[Caption data crawled from the web]
-*-*-
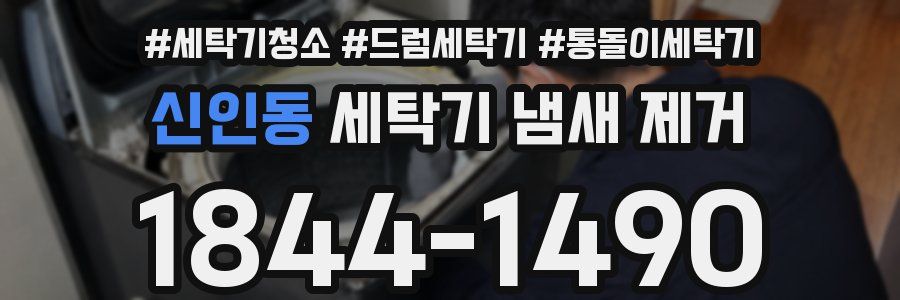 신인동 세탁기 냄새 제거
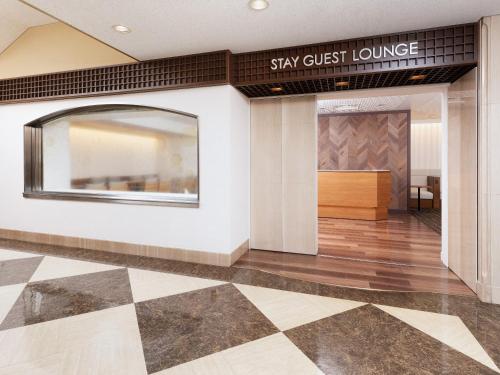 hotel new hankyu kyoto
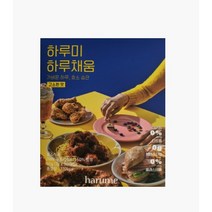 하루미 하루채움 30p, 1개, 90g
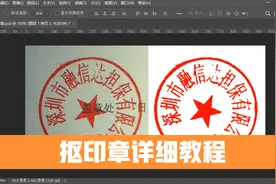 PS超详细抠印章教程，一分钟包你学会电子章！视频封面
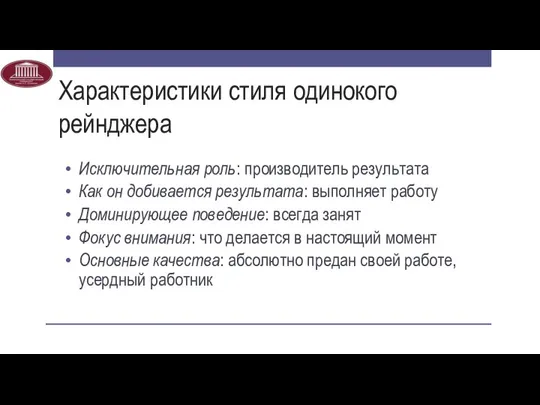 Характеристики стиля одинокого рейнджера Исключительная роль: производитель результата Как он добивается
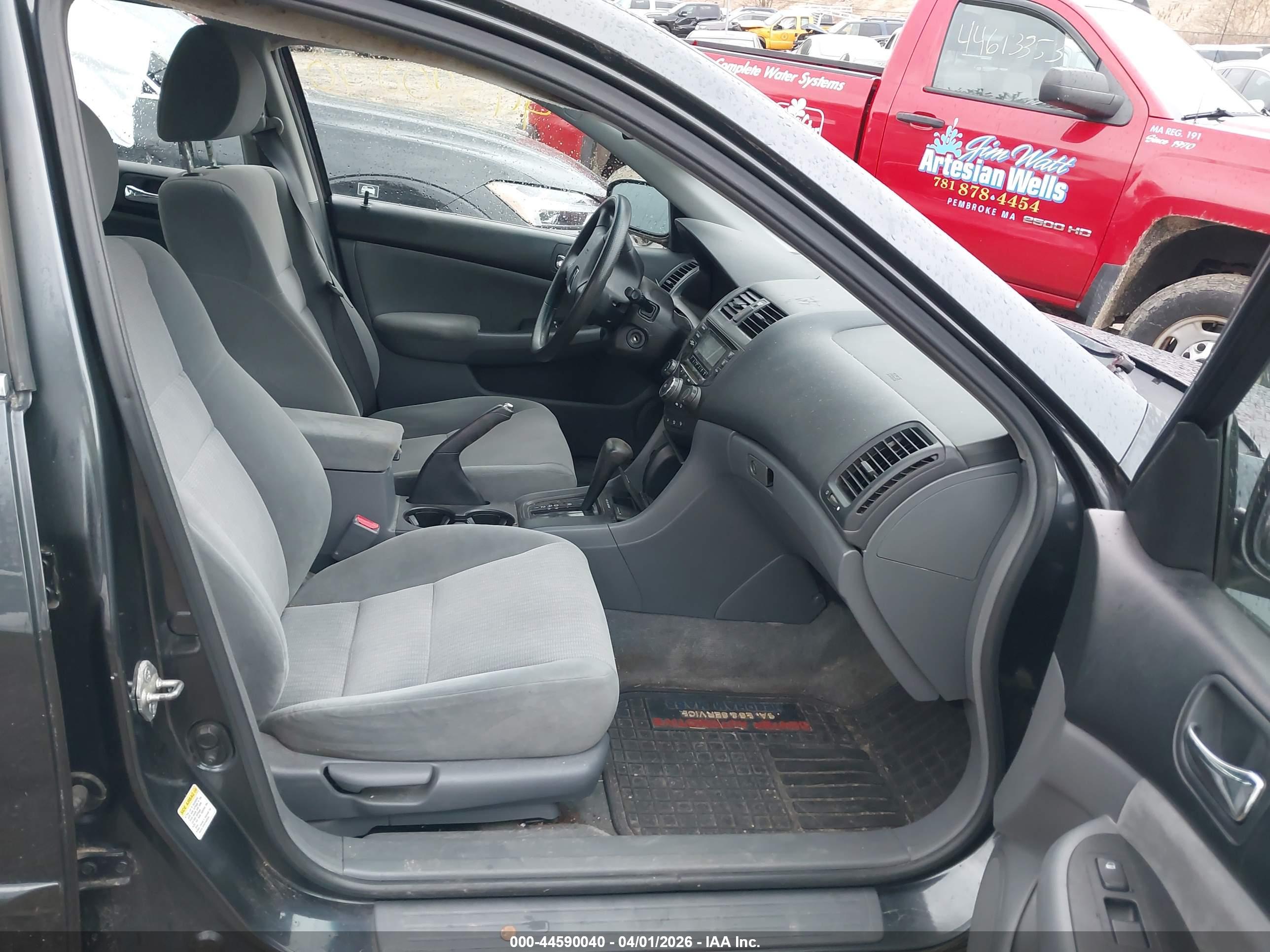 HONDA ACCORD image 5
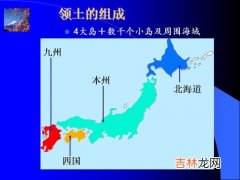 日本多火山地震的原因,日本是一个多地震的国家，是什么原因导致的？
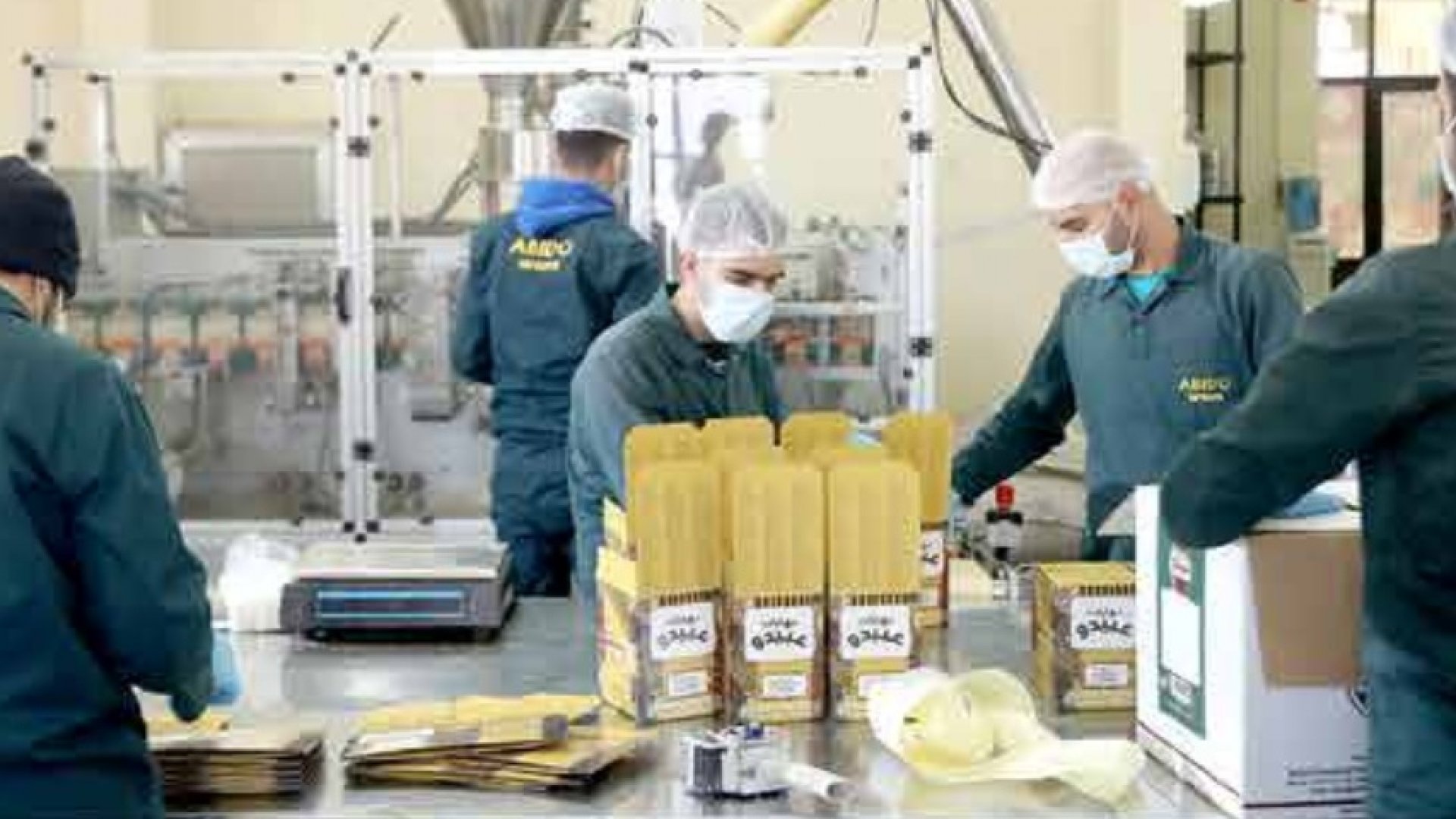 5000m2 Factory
-*-*-
_YOUR TASK:_ Can you restate all eight records above word for word, leaving the pictures out?

_TASK RESULT:_
 신인동 세탁기 냄새 제거
 hotel new hankyu kyoto
 하루미 하루채움 30p, 1개, 90g
 PS超详细抠印章教程，一分钟包你学会电子章！视频封面
 Характеристики стиля одинокого рейнджера Исключительная роль: производитель результата Как он добивается
 HONDA ACCORD image 5
 日本多火山地震的原因,日本是一个多地震的国家，是什么原因导致的？
 5000m2 Factory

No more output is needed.